Exercise prompt =>
Duplicate the lines of the listing from the line containing "上菜托盘长方形餐厅端菜专用防滑餐盘商用酒店长方形托盘餐饮托盘详情14" up to and including the line containing "Amazon | サイベックス". Leave the pictures out of your answer.

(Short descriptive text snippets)
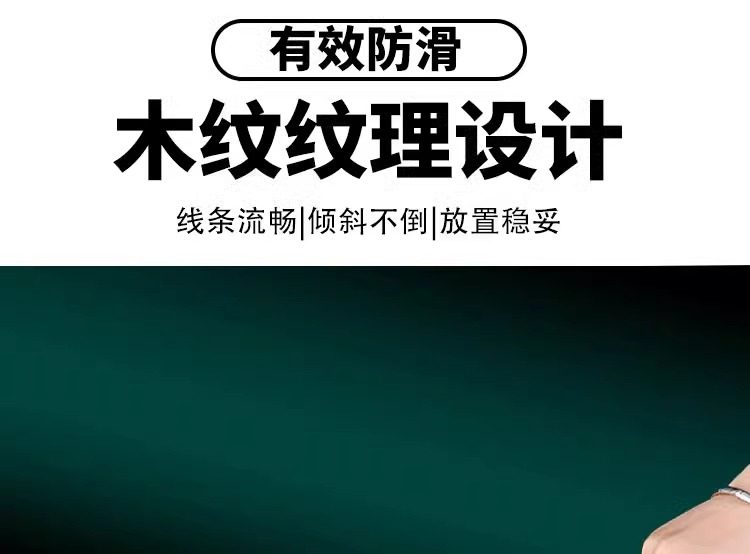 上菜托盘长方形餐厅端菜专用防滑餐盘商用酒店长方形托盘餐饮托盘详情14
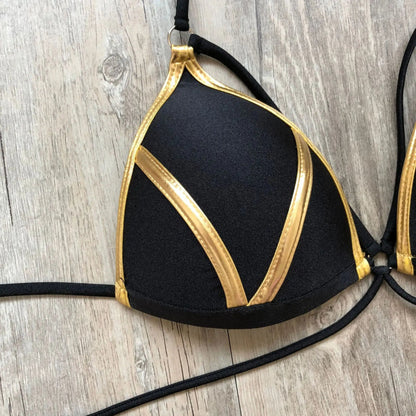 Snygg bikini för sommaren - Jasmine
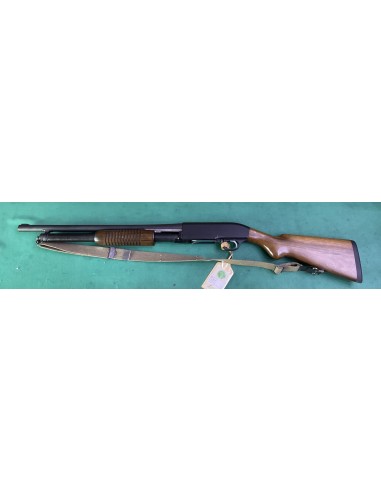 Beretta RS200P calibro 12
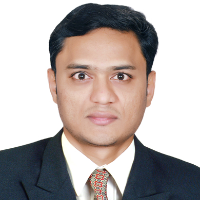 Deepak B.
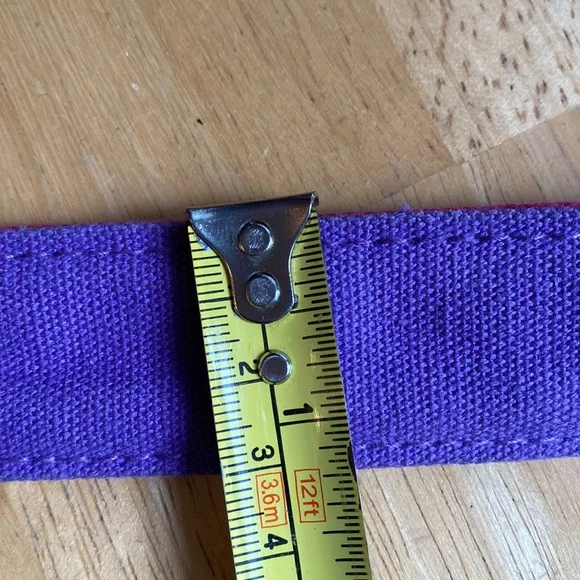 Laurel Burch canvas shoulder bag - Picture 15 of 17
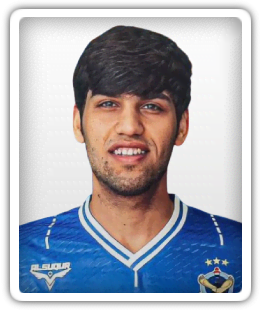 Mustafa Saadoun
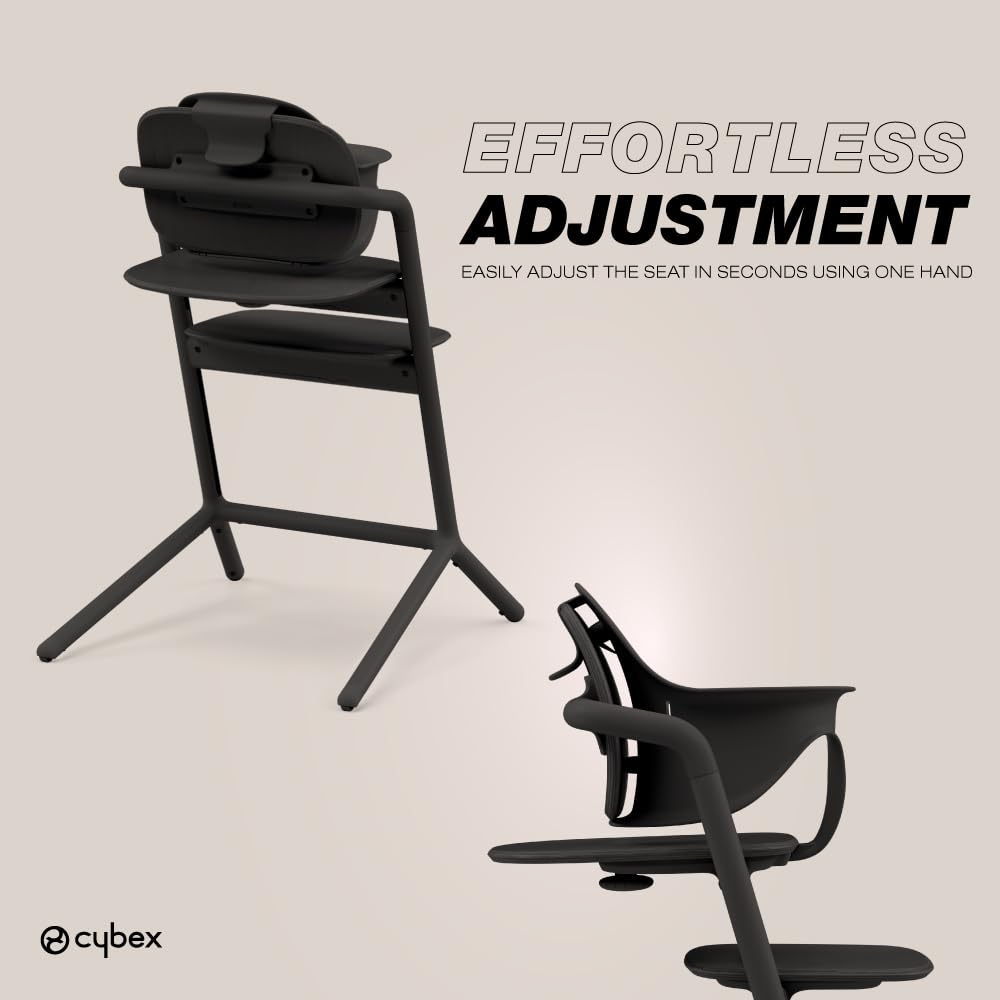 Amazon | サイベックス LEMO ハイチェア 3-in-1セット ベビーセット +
---
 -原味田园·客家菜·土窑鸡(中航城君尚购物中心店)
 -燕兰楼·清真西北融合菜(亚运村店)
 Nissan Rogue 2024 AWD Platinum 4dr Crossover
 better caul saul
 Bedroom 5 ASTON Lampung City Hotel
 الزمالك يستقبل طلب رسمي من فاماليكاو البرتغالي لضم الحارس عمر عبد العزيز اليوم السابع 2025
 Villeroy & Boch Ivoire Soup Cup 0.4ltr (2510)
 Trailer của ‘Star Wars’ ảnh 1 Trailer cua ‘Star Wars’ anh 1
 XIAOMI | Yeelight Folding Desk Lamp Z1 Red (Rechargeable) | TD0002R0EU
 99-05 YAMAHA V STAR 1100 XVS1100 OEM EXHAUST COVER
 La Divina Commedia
---
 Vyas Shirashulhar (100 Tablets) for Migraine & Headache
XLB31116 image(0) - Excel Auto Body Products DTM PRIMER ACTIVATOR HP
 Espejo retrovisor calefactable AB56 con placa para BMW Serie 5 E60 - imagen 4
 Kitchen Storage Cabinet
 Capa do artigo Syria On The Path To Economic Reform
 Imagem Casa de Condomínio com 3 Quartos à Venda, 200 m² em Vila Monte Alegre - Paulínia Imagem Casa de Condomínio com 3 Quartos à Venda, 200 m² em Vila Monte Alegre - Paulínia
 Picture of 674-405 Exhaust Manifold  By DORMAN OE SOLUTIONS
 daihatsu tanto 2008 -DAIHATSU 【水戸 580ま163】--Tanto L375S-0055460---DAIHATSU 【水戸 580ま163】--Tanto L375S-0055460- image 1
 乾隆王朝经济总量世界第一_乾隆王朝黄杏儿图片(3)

Solution to the exercise =>
 上菜托盘长方形餐厅端菜专用防滑餐盘商用酒店长方形托盘餐饮托盘详情14
 Snygg bikini för sommaren - Jasmine
 Beretta RS200P calibro 12
 Deepak B.
 Laurel Burch canvas shoulder bag - Picture 15 of 17
 Mustafa Saadoun
 Amazon | サイベックス LEMO ハイチェア 3-in-1セット ベビーセット +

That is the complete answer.